--- SELECTED EXTRACT Enclosed Below ---
The theory of light quanta was a strong indication of wave-particle duality, the concept that physical systems can display both wave-like and particle-like properties, and that was used as a fundamental principle by the creators of quantum mechanics. A complete picture of the photoelectric effect was only obtained after the maturity of quantum mechanics.

Special relativity
Einstein's third paper that year was called "On the Electrodynamics of Moving Bodies". While developing this paper, Einstein wrote to Mileva about "our work on relative motion", and this has led some to ask whether Mileva played a part in its development. However, it is possible, and perhaps likely, that, having already mentioned this momentous work to his wife, he was simply referring to it in an endearing manner. This paper introduced the special theory of relativity, a theory of time, distance, mass and energy (which was consistent with electromagnetism, but omitted the force of gravity). Special relativity solved the puzzle that had been apparent since the Michelson-Morley experiment, which had shown that light waves could not be travelling through any medium (other known waves travelled through media - such as water or air). The speed of light was thus fixed, and not relative to the movement of the observer. This was impossible under Newtonian classical mechanics.

It had already been conjectured by George Fitzgerald in 1894 that the Michelson-Morley result could be accounted for if moving bodies were foreshortened along the direction of their motion. And some of the paper's core equations—the Lorentz transforms—had been introduced in 1903 by the Dutch physicist Hendrik Lorentz, giving mathematical form to Fitzgerald's conjecture. But Einstein revealed the underlying reasons for this geometrical oddity. His explanation arose from two axioms: one was Galileo's old idea that the laws of nature should be the same for all observers that move with constant speed relative to each other; and the other was that the speed of light is the same for every observer. Special relativity had several striking consequences because the absolute concepts of time and size are rejected. The theory came to be called the "special theory of relativity" to distinguish it from his later theory of general relativity, which considers all observers to be equivalent.

The theory abounds with apparent paradoxes, and appears to make little sense, landing Einstein substantial ridicule; but he managed to work out the apparent contradictions and solve the problems eventually.

Energy equivalency
A fourth paper, titled "Does the Inertia of a Body Depend Upon Its Energy Content?", published late in 1905 showed one further deduction from relativity's axioms, the energy-mass relation, originally written by Einstein as m = L/c². That deduction, rewritten, was the famous equation that rest energy (E) equals mass (m) times the speed of light (c) squared:

E = mc2
Einstein considered this equation to be of paramount importance because it showed that matter and energy are simply different forms of the same substance. Nevertheless, many scientists regarded the equation (and special relativity) as fascinating but insignificant until the 1930s.
--- End of Enclosed SELECTED EXTRACT ---
--- INFORMATION PROVIDED Enclosed Below ---
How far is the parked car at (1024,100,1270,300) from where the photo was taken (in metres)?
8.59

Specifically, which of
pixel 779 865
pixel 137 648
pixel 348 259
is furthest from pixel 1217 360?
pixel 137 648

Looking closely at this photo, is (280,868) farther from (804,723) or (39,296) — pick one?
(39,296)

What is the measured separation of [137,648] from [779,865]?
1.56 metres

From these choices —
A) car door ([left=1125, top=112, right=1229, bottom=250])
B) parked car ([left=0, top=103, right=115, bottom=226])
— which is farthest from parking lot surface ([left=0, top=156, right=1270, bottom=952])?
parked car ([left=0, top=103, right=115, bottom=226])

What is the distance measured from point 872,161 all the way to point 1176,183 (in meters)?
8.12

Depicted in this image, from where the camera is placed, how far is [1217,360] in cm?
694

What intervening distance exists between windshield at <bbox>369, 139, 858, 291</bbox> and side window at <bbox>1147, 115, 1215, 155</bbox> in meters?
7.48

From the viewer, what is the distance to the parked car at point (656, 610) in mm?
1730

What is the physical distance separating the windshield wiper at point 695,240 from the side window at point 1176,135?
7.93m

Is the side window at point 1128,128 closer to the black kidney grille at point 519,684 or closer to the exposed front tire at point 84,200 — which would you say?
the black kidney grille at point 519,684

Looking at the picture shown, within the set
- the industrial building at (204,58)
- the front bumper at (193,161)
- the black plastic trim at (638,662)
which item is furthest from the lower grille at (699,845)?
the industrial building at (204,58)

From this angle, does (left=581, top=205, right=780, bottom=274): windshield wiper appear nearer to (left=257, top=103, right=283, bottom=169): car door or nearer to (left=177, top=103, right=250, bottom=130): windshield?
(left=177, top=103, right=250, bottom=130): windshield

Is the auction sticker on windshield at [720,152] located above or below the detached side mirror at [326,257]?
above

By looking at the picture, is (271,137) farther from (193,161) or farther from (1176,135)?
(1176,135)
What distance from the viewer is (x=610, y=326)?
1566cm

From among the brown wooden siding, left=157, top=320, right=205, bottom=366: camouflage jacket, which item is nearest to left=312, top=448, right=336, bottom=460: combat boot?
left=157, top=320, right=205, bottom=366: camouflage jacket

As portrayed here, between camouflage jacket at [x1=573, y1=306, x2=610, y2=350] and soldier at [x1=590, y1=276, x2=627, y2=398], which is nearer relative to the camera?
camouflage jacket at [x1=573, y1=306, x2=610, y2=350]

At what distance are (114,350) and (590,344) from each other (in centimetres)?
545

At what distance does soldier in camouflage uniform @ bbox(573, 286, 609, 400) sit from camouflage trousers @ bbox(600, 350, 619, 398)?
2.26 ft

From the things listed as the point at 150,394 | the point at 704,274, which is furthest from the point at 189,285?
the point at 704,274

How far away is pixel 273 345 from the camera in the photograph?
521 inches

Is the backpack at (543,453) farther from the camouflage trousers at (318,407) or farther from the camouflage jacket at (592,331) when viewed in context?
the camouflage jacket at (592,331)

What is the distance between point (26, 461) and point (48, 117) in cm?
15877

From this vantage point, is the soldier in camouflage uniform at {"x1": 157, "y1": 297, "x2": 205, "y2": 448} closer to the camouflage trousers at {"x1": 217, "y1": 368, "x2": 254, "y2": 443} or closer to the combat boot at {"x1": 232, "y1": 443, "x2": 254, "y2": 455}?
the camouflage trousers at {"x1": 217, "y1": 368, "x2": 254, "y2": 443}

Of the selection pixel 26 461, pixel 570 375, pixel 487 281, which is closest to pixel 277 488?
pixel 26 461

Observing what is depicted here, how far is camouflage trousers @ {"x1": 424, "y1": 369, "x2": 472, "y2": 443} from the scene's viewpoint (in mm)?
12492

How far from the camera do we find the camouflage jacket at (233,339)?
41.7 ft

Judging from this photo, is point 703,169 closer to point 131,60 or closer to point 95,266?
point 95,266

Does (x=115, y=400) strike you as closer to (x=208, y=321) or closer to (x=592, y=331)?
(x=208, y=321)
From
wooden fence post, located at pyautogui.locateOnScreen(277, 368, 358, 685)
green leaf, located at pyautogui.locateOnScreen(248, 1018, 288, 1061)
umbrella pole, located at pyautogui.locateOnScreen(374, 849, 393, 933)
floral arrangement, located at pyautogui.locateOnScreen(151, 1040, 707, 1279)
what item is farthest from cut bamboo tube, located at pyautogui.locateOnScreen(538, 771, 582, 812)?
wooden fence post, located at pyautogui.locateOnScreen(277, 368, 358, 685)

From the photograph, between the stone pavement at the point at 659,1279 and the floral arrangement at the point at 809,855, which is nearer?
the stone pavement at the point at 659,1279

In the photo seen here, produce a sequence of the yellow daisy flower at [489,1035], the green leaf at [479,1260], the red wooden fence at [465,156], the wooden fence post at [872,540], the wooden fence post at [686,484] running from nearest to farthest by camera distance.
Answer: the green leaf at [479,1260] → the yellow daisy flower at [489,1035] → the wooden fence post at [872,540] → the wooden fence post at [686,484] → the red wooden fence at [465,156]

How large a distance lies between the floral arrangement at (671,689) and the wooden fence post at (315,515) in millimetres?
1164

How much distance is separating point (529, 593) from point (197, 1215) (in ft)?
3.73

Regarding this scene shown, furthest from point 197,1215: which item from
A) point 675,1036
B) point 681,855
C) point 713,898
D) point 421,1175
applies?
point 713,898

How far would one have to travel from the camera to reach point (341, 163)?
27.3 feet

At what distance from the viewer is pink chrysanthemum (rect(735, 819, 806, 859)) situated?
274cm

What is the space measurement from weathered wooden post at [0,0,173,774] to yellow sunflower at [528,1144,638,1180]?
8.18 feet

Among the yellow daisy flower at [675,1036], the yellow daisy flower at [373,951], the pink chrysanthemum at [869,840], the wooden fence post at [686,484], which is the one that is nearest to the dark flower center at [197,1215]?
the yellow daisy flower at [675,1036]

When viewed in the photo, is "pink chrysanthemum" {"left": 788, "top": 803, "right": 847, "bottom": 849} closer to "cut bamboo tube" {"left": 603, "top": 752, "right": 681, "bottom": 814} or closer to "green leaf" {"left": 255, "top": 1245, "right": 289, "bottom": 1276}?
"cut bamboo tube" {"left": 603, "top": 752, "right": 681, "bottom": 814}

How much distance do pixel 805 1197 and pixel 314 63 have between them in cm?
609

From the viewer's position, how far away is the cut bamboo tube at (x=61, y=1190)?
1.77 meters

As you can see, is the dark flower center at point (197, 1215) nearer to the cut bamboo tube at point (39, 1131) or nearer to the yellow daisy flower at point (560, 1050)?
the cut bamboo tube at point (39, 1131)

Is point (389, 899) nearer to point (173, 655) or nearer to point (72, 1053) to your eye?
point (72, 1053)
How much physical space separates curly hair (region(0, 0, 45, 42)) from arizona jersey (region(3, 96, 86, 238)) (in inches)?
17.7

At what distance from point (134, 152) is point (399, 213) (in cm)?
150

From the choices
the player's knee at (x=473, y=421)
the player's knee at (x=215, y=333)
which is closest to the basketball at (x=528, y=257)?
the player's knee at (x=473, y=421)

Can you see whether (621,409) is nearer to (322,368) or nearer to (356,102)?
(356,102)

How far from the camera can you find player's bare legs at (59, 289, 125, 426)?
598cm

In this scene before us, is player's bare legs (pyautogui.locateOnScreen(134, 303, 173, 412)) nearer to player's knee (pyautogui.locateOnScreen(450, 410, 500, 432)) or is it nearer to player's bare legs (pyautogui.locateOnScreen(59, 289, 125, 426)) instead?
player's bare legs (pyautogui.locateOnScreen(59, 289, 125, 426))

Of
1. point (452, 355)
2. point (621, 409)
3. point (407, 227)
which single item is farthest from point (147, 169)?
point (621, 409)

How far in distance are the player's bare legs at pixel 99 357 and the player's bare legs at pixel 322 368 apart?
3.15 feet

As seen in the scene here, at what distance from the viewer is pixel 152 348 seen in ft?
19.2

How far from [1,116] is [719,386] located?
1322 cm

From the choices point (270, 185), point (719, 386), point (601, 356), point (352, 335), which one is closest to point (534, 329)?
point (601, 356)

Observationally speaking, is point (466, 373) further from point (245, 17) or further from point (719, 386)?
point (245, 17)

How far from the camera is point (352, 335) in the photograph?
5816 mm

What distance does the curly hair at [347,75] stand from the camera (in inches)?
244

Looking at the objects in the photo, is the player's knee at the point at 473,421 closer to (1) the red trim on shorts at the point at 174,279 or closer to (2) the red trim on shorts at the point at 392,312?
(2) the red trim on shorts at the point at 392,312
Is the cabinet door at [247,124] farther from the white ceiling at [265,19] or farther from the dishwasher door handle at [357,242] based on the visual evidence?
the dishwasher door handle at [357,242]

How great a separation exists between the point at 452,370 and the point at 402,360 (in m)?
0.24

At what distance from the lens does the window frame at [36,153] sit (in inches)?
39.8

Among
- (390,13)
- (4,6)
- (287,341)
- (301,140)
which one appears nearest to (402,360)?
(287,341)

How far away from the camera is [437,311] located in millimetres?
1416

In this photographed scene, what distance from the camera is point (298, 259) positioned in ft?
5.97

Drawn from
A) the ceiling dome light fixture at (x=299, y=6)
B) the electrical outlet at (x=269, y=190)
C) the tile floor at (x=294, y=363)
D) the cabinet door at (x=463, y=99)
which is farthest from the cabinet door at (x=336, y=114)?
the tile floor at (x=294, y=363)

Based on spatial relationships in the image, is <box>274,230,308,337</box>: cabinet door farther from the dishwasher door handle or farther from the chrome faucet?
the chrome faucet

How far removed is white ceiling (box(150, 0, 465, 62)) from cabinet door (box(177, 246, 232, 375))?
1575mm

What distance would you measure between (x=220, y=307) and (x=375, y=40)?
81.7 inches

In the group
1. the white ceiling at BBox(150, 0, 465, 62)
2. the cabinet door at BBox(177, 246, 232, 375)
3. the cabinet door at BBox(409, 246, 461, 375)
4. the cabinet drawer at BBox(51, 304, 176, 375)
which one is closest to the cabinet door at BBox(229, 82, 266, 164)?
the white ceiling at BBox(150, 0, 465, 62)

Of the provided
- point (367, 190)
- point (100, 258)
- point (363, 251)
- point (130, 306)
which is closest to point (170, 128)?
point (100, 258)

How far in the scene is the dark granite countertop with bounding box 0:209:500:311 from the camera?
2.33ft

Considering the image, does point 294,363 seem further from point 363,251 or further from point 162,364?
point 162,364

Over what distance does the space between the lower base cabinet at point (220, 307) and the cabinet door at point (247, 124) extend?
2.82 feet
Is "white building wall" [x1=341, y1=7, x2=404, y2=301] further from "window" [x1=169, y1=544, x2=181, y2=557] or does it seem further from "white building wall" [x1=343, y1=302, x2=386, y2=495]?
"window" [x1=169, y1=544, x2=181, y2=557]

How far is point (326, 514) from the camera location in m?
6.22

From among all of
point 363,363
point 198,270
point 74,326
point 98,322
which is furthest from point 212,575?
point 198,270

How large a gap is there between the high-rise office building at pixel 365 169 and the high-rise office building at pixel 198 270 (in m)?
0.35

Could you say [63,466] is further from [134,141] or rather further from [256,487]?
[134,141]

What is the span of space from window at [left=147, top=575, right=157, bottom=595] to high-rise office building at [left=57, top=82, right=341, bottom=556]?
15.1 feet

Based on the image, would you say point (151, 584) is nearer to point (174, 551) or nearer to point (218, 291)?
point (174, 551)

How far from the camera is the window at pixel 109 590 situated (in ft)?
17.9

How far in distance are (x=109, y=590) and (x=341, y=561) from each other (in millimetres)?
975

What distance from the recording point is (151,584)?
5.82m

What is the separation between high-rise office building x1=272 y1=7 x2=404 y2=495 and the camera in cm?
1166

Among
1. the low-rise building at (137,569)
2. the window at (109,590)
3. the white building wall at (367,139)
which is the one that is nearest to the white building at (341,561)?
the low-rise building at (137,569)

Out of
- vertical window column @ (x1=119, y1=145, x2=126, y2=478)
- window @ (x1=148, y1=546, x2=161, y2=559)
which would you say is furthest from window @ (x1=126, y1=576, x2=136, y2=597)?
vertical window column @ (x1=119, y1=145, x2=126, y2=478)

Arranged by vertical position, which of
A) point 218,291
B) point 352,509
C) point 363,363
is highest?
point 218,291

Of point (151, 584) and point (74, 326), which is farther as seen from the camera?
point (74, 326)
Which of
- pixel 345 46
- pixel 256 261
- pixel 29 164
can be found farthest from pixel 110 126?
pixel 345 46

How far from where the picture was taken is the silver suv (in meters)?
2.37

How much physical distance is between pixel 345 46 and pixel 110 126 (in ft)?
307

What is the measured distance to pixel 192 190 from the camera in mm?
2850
--- End of Enclosed INFORMATION PROVIDED ---
[QUESTIONS ON THE MATERIAL]:
1. List every year or decade that the excerpt on Einstein's physics mentions.
2. Write out the portion of the excerpt on Einstein's physics between "Energy equivalency" and "until the 1930s.", inclusive.

[SOLUTIONS TO THE TASKS]:
1. 1894, 1903, 1905, the 1930s

2.
Energy equivalency
A fourth paper, titled "Does the Inertia of a Body Depend Upon Its Energy Content?", published late in 1905 showed one further deduction from relativity's axioms, the energy-mass relation, originally written by Einstein as m = L/c². That deduction, rewritten, was the famous equation that rest energy (E) equals mass (m) times the speed of light (c) squared:

E = mc2
Einstein considered this equation to be of paramount importance because it showed that matter and energy are simply different forms of the same substance. Nevertheless, many scientists regarded the equation (and special relativity) as fascinating but insignificant until the 1930s.